他的眼里有天真,眼神也干净,急切与期待在眼中展露无遗,任谁看了都不得不说一声演技精湛。然而这些,看在胡导的眼里,更像是糊在他脸上的第二张面。

        他演的是别人,演得再好,也是演。

        “你知道我为什么找庄易笙吗?”

        席慕渔指间夹着烟,另一只手揣在衣兜里,心知肚明却转眼看着他施展糊弄学,“不是为了糊弄资本?”

        胡导眯了眯眼,一手夹着烟吞云吐雾,一手指着镜头里的庄易笙道:“这也是原因之一。主要是因为,他身上有一种自毁的气质。”

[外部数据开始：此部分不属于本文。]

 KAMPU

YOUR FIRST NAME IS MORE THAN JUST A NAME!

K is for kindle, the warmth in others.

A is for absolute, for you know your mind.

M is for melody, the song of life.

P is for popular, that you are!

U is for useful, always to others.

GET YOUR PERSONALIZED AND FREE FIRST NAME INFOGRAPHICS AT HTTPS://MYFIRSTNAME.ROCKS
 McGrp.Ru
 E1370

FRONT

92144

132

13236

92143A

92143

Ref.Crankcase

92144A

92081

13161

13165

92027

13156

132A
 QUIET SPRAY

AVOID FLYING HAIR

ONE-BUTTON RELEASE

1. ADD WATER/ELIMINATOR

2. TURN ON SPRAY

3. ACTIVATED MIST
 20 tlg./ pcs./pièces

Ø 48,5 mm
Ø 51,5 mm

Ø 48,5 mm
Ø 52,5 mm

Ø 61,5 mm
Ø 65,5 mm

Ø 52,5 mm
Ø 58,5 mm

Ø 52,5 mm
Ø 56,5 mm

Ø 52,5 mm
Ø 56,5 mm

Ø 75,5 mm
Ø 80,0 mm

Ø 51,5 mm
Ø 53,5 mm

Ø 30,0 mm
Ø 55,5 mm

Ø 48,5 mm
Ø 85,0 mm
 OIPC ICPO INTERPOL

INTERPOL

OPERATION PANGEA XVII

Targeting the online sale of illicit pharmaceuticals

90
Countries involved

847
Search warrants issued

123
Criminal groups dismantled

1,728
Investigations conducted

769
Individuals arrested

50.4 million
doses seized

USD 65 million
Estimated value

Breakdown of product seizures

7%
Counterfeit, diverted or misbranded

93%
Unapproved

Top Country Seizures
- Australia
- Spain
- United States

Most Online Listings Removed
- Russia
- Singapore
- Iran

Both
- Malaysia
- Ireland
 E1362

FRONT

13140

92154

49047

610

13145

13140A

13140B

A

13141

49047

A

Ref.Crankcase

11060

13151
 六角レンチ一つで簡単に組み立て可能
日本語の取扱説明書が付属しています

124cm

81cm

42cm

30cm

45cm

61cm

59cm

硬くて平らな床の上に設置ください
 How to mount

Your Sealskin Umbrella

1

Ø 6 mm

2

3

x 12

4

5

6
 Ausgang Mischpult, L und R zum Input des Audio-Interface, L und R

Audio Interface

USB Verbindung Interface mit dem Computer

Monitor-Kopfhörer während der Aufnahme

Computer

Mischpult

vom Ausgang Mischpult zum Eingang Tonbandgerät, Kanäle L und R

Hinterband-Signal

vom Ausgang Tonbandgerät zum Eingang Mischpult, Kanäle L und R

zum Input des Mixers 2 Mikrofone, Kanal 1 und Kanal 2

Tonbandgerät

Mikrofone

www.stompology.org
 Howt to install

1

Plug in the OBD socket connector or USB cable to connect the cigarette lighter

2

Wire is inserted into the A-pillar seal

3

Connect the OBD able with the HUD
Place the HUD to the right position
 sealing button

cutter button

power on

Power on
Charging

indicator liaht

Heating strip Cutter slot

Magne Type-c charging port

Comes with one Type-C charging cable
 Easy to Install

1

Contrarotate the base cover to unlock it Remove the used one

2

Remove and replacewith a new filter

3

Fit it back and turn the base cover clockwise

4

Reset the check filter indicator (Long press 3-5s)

        只是,这只是他需要的元素之一,他并不知道庄易笙能不能给出他想要的转变。

        那种转变,像是一个人的光芒由明亮到安静。

        后面,听了席慕渔所述的大学时代的庄易笙,他心内才确定,这个角色非庄易笙莫属。假如不是庄易笙,又该是另一个故事了。

        “但是,”胡导难得良心发现,“看他这样儿,又怪不忍心的。”

        像是一件艺术品,美丽,易碎。想要他完美地展示这种易碎,甚至展示他处于破碎边缘的脆弱与挣扎,又怕当真打碎了他。

        ——李老师曾提携过胡导,在胡导最落魄的时候,也是李老师牵线让他结识了席慕渔。